Drama queens and extroverts pushed aside for wild housemates

As millions of fans gear up to watch the launch of Big Brother 2009 tonight, the nation’s obsession with spying on feathered housemates has also become apparent.

New figures show that almost a quarter of a million people looked at ‘nest-cams’ on the RSPB’s website during May alone, highlighting the UK’s passion for birds and other wildlife.

RSPB member Dianne Rogers says: “I always have a little look online at the nest cams when I get in from work, I suppose you could say I’m hooked! Sometimes the birds are doing absolutely nothing and minding their own business but sometimes you see them landing back home or feeding.

“At this time of year its particularly exciting to keep an eye on the birds online as with breeding season well underway you never know what you’re going to see. I’m still hopeful that I’ll tune in and see a chick leaving the nest for the first time!”

Over 100,000 people kept an eye on a pair of ospreys on the RSPB’s Loch Garten nature reserve in Scotland last month alone.  The birds were featured on last year’s Springwatch and again last night and viewers were desperate to find out if they successfully bred again this year.

Close-up, nest-side seats give visitors incredible views of the birds incubating their eggs and feeding their chicks and the couple are still busy at the top of the tree on the RSPB reserve.

The RSPB has high quality cameras on many nests, nest boxes and feeders around the country, for monitoring purposes, research and enjoyment.

Birds under surveillance include the ospreys, peregrine falcons, goshawks, choughs, and garden birds to name but a few, and wildlife lovers visit in their droves to see their latest exploits.

RSPB Web-Manager Andy Westley says: “The nest cams are always popular and visitor numbers just keep growing.

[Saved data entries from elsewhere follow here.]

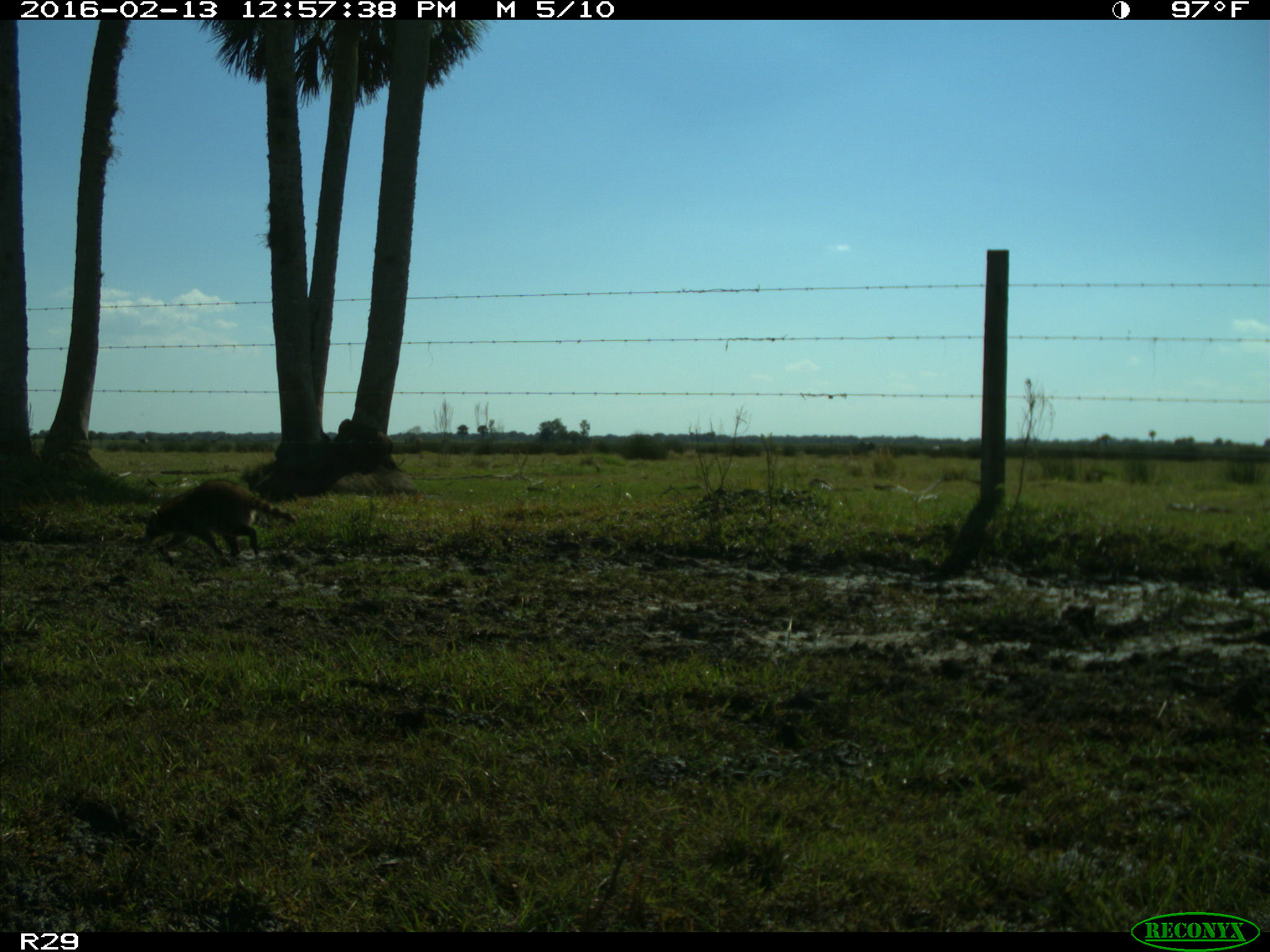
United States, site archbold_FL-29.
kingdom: Animalia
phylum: Chordata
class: Mammalia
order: Carnivora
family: Procyonidae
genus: Procyon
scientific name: Procyon lotor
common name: common raccoon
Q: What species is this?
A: Procyon lotor (common raccoon).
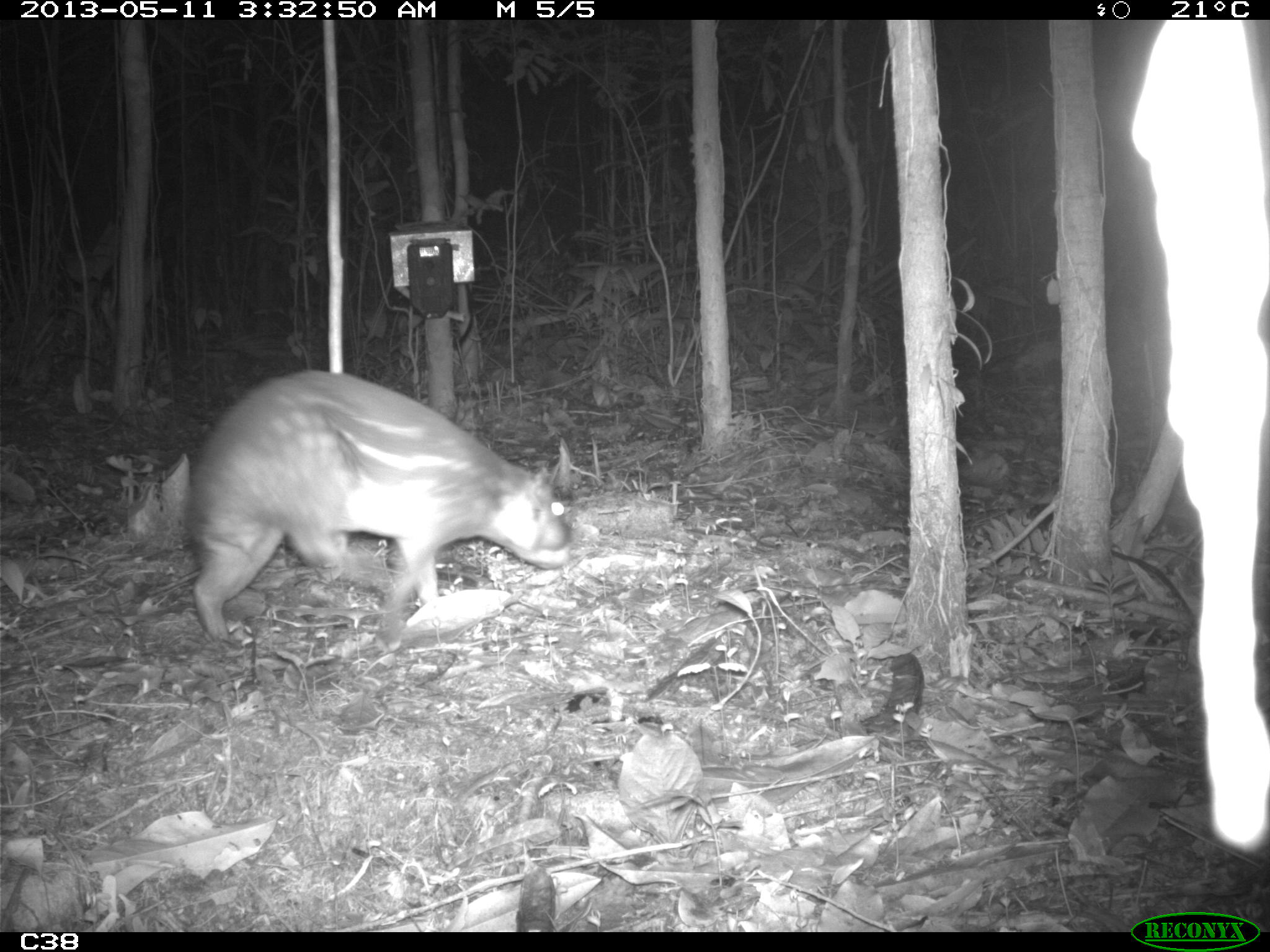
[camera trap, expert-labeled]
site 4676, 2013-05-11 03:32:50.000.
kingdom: Animalia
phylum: Chordata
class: Mammalia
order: Rodentia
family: Cuniculidae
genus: Cuniculus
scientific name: Cuniculus paca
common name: spotted paca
Cuniculus paca (spotted paca), count 1, age adult, sex female.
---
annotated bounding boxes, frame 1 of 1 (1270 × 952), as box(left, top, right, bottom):
cuniculus paca: box(185, 370, 571, 641)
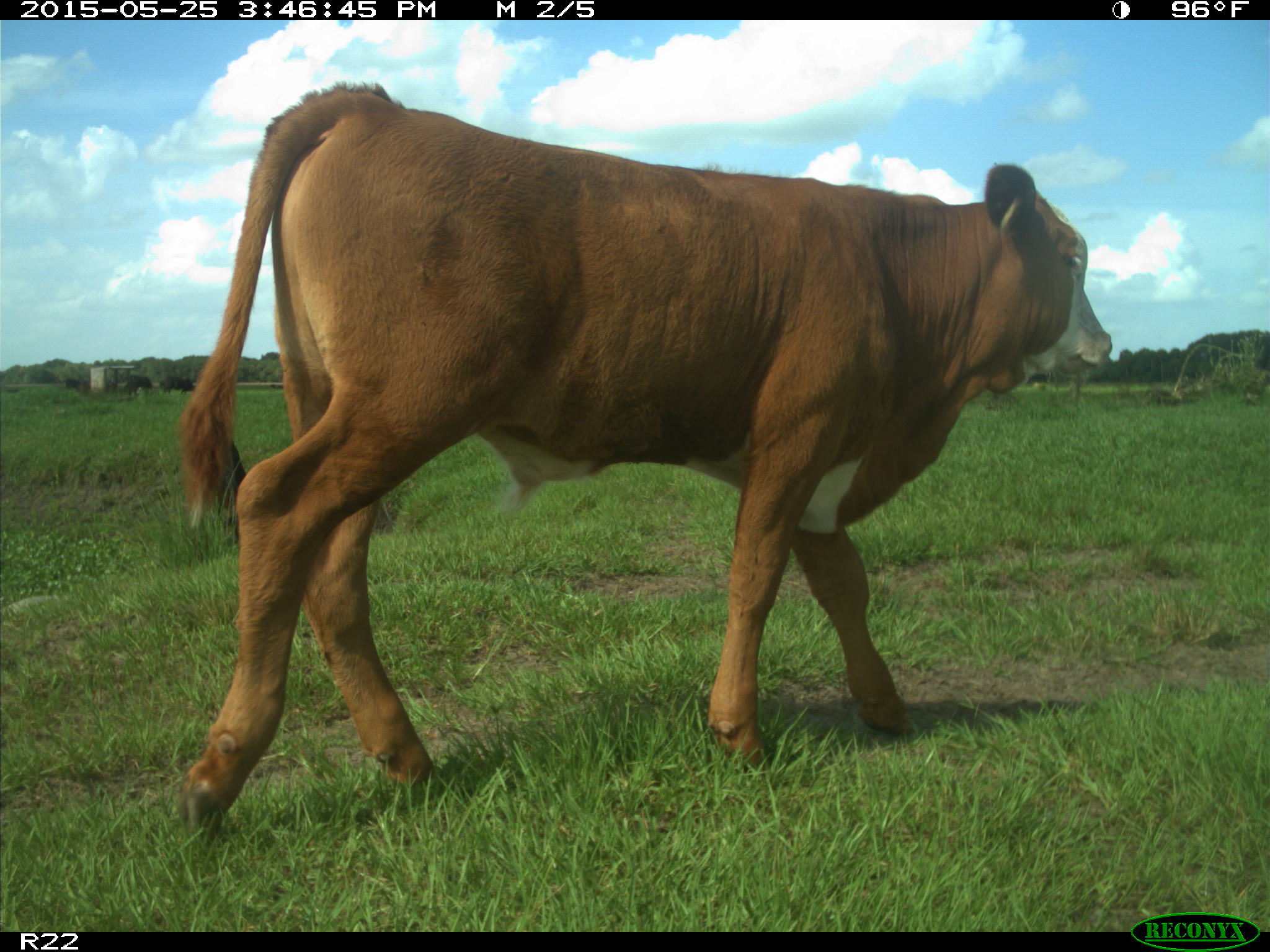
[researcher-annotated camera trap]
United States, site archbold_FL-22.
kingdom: Animalia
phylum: Chordata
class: Mammalia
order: Artiodactyla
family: Bovidae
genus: Bos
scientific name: Bos taurus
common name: domestic cow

It seems that as soon as a nest-cam goes up people really take the birds to heart and need to know how they are doing.

“Every year we get people asking when certain birds will appear online again and its very clear that as a nation we just love watching birds, be it in the garden or online. Interestingly, more people watch at work than during the evenings and weekend!

“We know that people from troops in Iraq to bird lovers stuck in the office watch the camera footage online and we’re delighted that we can bring so many people closer to nature this way.”